_Estratto del documento:_

··········

1992 – Keep the faith – Bon Jovi – Mercury

Febbraio 3, 2015 Diceilsaggio 0 987

keepthefaithfrontHo una memoria quasi perfetta del periodo. Erano tempi in cui ascoltavo tutto con la massima attenzione, con la cura di chi cerca di carpire i segreti giusti, con la celliniana precisione che solo a 20/25 anni si può avere.

Stiamo parlando della seconda metà del 1992 e c’era una band di cui da qualche tempo si erano perse le tracce, quasi da lasciar presagire un infausto epilogo della carriera e qualcosa forse era pure vero e non si trattava di leggenda sotto traccia.

Con la fine dell’estate (quella delle stragi di mafia, dei due album gemelli del boss Bruce Springsteen di cui parleremo tra non molto, l’estate dell’esplosione del fenomeno Elio e le Storie Tese, ma anche di Gianni Drudi e Fiky Fiky) circolano sempre più insistentemente voci che provengono dal New Jersey… i ragazzi terribili stanno tornando.

I catalizzatori dei sogni di metà delle giovani rockettare della seconda metà degli anni ’80 sono pronti a sfornare l’album del loro ritorno.

Già, i sogni proibiti delle ragazzine erano come al solito divisi in due, una volta c’erano i Beatles e i Rolling Stones, poi sono arrivati i Duran Duran e gli Spandau Ballet, ed io, come un cretino, che mi son sempre fatto piacere entrambe le fazioni: perché se l’Europa dell’hair metal aveva dalla sua i molto puliti, patinati e raffinati Europe, capitanati dall’efebico Joakim Larsson, ai più conosciuto come Joey Tempest, l’America rispondeva con i “rudi” (oddio, il termine potrebbe apparire sprecato nel caso di fattispecie) Bon Jovi, che venivano guidati dal più mascolino, con l’irsuto petto sempre ben in vista, che Paul Stanley parrebbe un’educanda, l’italo-americano Jon Bongiovanni, dal cui cognome venne tratto il nome della band.

Ed io negli anni dal 1986 al 1992 ho allegramente trotterellato tra i concerti di queste due band che ai tempi erano tra le mie preferite.

··········

_Voci dell'esercizio:_
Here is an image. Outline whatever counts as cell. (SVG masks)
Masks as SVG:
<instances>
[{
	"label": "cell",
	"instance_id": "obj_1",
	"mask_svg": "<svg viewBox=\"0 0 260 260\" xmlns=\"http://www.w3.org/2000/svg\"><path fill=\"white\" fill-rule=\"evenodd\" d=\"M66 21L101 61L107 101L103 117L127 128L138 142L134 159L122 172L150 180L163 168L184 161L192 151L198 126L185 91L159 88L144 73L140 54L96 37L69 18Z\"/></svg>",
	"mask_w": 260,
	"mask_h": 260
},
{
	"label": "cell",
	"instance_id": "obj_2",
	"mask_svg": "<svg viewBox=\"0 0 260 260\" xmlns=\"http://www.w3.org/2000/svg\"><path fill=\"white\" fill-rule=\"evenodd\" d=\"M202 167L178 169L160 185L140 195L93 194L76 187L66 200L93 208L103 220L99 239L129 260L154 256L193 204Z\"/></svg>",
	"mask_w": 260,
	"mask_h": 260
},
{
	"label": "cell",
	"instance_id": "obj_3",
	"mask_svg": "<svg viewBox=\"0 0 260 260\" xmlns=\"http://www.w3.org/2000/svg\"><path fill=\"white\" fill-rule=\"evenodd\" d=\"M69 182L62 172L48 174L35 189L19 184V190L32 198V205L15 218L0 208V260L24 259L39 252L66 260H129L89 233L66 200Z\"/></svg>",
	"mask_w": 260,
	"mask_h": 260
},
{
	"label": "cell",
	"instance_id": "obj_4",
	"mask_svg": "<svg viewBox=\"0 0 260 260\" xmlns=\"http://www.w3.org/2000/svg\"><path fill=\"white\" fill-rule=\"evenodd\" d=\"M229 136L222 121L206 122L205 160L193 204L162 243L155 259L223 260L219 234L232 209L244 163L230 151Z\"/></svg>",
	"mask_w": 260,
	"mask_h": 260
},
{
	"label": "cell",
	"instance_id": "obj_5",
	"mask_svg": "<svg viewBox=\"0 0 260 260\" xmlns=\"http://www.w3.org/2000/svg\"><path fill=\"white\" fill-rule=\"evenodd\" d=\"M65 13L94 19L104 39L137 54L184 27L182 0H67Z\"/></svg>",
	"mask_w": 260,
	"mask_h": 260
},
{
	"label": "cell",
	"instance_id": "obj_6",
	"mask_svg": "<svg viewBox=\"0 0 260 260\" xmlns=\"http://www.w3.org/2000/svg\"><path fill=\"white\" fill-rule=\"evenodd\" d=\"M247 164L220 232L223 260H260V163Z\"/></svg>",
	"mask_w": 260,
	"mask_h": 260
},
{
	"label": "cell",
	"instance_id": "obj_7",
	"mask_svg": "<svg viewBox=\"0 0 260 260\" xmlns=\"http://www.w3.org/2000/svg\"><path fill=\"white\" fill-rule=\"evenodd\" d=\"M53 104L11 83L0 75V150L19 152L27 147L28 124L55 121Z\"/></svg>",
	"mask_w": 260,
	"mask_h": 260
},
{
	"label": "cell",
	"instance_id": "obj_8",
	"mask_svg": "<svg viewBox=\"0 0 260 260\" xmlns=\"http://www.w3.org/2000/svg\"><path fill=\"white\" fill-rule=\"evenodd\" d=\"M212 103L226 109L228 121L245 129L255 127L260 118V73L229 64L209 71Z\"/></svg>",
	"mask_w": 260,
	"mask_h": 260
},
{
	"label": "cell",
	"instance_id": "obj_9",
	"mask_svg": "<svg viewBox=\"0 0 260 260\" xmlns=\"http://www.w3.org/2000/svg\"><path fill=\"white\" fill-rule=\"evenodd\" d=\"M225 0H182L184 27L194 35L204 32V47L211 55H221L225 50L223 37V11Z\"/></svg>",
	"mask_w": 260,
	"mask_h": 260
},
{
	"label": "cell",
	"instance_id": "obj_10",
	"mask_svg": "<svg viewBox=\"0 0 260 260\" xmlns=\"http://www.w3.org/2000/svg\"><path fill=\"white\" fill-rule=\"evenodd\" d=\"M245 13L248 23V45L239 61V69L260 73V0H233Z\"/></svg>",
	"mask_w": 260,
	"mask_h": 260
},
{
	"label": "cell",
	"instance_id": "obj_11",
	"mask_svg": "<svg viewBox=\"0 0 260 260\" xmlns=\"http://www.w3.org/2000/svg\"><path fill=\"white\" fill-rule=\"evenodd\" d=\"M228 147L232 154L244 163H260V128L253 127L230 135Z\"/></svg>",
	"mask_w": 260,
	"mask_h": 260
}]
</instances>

··········

_Elenco dei compiti:_
a) Puoi riscrivere il passo dell'articolo su Keep the Faith che inizia con "Già, i sogni" e termina con "nome della band.", cambiando "Jon Bongiovanni" in "Jon Bon Jovi"?
b) Puoi restituire tali e quali le righe delle voci che partono dalla prima e arrivano alla riga contenente "136L222 121L206 122L205", entrambe incluse?

_Risultati dell'esercizio:_
a)
Già, i sogni proibiti delle ragazzine erano come al solito divisi in due, una volta c’erano i Beatles e i Rolling Stones, poi sono arrivati i Duran Duran e gli Spandau Ballet, ed io, come un cretino, che mi son sempre fatto piacere entrambe le fazioni: perché se l’Europa dell’hair metal aveva dalla sua i molto puliti, patinati e raffinati Europe, capitanati dall’efebico Joakim Larsson, ai più conosciuto come Joey Tempest, l’America rispondeva con i “rudi” (oddio, il termine potrebbe apparire sprecato nel caso di fattispecie) Bon Jovi, che venivano guidati dal più mascolino, con l’irsuto petto sempre ben in vista, che Paul Stanley parrebbe un’educanda, l’italo-americano Jon Bon Jovi, dal cui cognome venne tratto il nome della band.

b)
Here is an image. Outline whatever counts as cell. (SVG masks)
Masks as SVG:
<instances>
[{
	"label": "cell",
	"instance_id": "obj_1",
	"mask_svg": "<svg viewBox=\"0 0 260 260\" xmlns=\"http://www.w3.org/2000/svg\"><path fill=\"white\" fill-rule=\"evenodd\" d=\"M66 21L101 61L107 101L103 117L127 128L138 142L134 159L122 172L150 180L163 168L184 161L192 151L198 126L185 91L159 88L144 73L140 54L96 37L69 18Z\"/></svg>",
	"mask_w": 260,
	"mask_h": 260
},
{
	"label": "cell",
	"instance_id": "obj_2",
	"mask_svg": "<svg viewBox=\"0 0 260 260\" xmlns=\"http://www.w3.org/2000/svg\"><path fill=\"white\" fill-rule=\"evenodd\" d=\"M202 167L178 169L160 185L140 195L93 194L76 187L66 200L93 208L103 220L99 239L129 260L154 256L193 204Z\"/></svg>",
	"mask_w": 260,
	"mask_h": 260
},
{
	"label": "cell",
	"instance_id": "obj_3",
	"mask_svg": "<svg viewBox=\"0 0 260 260\" xmlns=\"http://www.w3.org/2000/svg\"><path fill=\"white\" fill-rule=\"evenodd\" d=\"M69 182L62 172L48 174L35 189L19 184V190L32 198V205L15 218L0 208V260L24 259L39 252L66 260H129L89 233L66 200Z\"/></svg>",
	"mask_w": 260,
	"mask_h": 260
},
{
	"label": "cell",
	"instance_id": "obj_4",
	"mask_svg": "<svg viewBox=\"0 0 260 260\" xmlns=\"http://www.w3.org/2000/svg\"><path fill=\"white\" fill-rule=\"evenodd\" d=\"M229 136L222 121L206 122L205 160L193 204L162 243L155 259L223 260L219 234L232 209L244 163L230 151Z\"/></svg>",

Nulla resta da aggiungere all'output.